What to work on: Write out the passage from the forum post about finding text in a long string word for word, beginning at the words "[Tutor] Finding text" and stopping after "know is easy.".

[Tutor] Finding text in a long string

Alfred Milgrom fredm@smartypantsco.com
Tue Jun 17 00:22:26 2003


At 10:51 PM 16/06/03 -0400, Timothy M. Brauch wrote:
>I am just having troubles with something I know is easy.
>
>I've got a small script written that pulls the data from a webpage.  What I
>am trying to do is to see if "image1.gif" is in the html or not.  The
>problem I am having is that it might be labelled as
>http://domain.com/image1.gif or it might be ../images/image1.gif or
>something else (it can change with each page) and it is going to be in an
>html tag.  I could do it if "image1.gif" was plain text.  I'm having trouble
>however in this case.
>
>I tried some things like:
>
>data = urllib.urlopen(ADDRESS).read()
>if "image1.gif" in data:
>     print "Success"
>else: print "Failure
>
>That gives me the error
>Traceback (most recent call last):
>   File "<pyshell#23>", line 1, in ?

Entries drawn from a collection
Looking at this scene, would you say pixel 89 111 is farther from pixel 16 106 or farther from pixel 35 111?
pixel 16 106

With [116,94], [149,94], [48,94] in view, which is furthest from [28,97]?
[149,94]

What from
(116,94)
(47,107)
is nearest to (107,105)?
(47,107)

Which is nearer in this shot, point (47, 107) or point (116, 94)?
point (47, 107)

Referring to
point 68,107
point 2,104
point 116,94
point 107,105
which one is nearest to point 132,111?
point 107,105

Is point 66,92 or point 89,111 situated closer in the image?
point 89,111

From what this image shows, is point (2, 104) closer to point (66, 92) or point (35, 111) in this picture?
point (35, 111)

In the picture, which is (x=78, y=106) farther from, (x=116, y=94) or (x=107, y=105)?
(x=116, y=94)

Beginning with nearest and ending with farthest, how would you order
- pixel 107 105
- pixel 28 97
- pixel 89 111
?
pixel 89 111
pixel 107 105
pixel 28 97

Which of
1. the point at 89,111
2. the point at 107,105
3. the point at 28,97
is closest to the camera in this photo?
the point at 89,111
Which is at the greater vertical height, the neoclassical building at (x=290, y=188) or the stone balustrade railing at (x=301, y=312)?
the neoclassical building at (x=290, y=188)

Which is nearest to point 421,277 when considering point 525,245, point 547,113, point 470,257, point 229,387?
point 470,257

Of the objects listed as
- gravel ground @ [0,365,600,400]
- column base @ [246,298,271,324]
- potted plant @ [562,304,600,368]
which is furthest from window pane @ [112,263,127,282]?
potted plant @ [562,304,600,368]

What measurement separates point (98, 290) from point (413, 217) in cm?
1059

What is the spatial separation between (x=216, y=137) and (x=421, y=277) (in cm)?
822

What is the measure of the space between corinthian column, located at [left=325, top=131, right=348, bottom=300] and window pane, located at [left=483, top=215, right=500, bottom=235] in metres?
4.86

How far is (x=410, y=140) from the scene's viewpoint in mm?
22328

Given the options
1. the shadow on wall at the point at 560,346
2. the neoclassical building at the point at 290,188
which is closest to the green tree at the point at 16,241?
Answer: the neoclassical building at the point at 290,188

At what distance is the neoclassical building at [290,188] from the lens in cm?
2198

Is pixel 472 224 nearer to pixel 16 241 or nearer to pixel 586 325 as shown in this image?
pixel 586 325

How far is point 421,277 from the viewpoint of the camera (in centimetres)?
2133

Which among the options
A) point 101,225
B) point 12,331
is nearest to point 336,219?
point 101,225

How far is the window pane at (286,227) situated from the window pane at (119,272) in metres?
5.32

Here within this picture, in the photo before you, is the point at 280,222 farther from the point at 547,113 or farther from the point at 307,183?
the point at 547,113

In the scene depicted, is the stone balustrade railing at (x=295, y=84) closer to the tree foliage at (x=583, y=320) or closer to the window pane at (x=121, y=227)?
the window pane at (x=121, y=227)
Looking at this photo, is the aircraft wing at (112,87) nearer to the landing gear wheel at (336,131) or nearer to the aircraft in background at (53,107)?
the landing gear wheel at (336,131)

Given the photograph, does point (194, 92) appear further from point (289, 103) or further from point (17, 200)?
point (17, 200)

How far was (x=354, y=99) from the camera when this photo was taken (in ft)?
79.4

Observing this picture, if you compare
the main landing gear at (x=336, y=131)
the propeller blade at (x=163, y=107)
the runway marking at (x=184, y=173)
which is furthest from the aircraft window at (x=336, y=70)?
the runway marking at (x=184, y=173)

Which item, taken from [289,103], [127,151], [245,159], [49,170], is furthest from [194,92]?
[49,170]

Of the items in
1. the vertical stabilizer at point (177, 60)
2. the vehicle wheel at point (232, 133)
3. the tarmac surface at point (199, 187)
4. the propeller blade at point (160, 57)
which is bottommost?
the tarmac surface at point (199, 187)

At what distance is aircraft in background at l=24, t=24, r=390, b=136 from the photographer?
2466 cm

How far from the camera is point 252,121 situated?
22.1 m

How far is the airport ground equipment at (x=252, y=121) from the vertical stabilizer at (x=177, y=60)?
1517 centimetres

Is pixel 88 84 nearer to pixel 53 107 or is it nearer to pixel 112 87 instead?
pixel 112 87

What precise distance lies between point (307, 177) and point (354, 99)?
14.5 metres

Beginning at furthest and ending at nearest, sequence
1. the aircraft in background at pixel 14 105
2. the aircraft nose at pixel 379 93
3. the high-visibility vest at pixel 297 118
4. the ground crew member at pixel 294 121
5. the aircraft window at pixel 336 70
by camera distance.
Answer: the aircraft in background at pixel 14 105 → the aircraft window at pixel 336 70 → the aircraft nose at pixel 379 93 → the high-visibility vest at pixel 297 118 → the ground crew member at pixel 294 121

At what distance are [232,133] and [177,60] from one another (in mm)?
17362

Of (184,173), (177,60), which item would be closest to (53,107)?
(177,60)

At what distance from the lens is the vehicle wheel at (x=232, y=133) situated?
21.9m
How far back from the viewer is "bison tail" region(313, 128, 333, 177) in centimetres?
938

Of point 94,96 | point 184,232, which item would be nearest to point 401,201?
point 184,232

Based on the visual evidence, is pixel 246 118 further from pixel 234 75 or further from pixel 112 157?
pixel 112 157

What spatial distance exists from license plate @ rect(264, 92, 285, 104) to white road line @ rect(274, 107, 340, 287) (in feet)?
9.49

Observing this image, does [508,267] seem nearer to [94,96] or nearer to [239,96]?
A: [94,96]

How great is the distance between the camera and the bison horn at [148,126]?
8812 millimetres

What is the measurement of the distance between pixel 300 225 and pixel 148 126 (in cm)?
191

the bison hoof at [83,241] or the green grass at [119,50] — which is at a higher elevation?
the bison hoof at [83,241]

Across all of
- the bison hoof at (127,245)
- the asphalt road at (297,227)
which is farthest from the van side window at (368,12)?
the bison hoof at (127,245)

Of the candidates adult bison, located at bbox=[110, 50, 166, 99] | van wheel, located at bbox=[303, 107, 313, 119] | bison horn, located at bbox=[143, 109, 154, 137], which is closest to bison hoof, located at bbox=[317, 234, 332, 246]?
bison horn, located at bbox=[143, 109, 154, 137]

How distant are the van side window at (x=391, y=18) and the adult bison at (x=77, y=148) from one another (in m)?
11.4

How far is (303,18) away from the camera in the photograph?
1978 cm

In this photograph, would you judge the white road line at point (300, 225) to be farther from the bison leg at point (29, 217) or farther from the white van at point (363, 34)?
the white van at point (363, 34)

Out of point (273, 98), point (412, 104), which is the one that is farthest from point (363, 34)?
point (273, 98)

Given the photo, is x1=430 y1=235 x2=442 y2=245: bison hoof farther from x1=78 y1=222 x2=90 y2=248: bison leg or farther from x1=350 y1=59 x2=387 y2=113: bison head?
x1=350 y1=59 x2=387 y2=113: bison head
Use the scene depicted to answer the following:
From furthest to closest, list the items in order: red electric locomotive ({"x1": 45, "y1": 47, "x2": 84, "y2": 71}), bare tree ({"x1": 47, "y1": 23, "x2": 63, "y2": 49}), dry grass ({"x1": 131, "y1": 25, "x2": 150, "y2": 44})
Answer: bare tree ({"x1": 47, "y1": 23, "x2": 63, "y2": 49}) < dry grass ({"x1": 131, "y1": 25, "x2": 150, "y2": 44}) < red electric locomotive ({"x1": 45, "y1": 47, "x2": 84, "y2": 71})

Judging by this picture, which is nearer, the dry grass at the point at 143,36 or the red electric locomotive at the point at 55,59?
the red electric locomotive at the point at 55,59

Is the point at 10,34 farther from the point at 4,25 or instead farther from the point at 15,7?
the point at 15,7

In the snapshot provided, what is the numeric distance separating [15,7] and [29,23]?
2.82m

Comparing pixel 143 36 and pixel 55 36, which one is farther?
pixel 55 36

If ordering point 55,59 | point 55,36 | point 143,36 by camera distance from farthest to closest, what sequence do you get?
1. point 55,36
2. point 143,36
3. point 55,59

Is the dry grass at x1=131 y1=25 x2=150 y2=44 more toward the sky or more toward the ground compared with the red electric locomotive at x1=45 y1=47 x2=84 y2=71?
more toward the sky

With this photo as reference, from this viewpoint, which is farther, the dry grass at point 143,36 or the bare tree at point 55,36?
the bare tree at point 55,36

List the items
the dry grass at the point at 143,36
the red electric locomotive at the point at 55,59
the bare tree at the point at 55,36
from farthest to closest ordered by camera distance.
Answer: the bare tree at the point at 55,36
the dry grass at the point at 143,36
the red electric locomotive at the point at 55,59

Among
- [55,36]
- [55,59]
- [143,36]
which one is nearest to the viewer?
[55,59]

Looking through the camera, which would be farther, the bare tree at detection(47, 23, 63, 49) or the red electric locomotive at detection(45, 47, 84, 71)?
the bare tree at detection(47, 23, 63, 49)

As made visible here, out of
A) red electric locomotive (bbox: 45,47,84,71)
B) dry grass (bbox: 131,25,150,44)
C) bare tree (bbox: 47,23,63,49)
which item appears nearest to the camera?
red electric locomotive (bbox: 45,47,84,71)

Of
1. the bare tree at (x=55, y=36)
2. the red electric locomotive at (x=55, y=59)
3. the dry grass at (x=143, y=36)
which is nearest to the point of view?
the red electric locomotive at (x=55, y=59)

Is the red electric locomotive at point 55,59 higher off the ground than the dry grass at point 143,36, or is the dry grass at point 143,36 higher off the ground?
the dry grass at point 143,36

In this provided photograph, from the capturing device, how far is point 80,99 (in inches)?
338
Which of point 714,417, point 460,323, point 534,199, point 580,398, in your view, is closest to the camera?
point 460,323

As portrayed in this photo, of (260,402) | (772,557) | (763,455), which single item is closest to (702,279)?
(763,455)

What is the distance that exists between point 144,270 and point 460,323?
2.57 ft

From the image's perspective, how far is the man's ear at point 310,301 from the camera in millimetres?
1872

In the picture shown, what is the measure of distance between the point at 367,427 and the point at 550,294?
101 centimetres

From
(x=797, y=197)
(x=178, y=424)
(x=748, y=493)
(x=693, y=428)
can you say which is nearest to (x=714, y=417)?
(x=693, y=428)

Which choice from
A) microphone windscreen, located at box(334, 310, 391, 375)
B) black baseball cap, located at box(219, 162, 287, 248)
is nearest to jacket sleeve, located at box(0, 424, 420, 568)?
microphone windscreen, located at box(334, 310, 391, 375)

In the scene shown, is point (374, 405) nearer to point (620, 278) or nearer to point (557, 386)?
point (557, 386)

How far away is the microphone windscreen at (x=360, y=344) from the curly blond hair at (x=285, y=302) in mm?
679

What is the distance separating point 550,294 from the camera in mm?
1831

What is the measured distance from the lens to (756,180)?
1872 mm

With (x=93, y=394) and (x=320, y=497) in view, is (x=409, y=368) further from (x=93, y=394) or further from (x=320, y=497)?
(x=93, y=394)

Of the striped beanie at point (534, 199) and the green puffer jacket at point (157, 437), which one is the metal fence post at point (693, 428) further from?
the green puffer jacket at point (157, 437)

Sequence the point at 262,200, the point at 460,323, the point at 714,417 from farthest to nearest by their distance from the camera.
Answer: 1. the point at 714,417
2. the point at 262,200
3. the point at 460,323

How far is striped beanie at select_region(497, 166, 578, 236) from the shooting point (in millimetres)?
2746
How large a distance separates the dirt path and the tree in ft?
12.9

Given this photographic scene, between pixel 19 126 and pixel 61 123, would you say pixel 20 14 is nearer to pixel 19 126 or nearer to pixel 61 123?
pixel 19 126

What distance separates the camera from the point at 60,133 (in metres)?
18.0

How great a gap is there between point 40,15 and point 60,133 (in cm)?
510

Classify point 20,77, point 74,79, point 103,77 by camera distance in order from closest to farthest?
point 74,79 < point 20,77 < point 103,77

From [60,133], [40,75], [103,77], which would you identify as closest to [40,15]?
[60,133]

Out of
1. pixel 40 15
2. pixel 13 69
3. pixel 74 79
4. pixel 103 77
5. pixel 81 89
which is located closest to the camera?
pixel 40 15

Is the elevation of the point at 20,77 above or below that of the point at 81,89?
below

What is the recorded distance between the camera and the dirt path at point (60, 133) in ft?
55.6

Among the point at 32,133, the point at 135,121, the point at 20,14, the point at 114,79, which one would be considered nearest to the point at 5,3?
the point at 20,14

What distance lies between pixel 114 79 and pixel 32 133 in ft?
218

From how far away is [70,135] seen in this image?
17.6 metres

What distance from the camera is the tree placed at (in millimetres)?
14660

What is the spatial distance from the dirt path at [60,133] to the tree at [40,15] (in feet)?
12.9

Reply:
[Tutor] Finding text in a long string

Alfred Milgrom fredm@smartypantsco.com
Tue Jun 17 00:22:26 2003


At 10:51 PM 16/06/03 -0400, Timothy M. Brauch wrote:
>I am just having troubles with something I know is easy.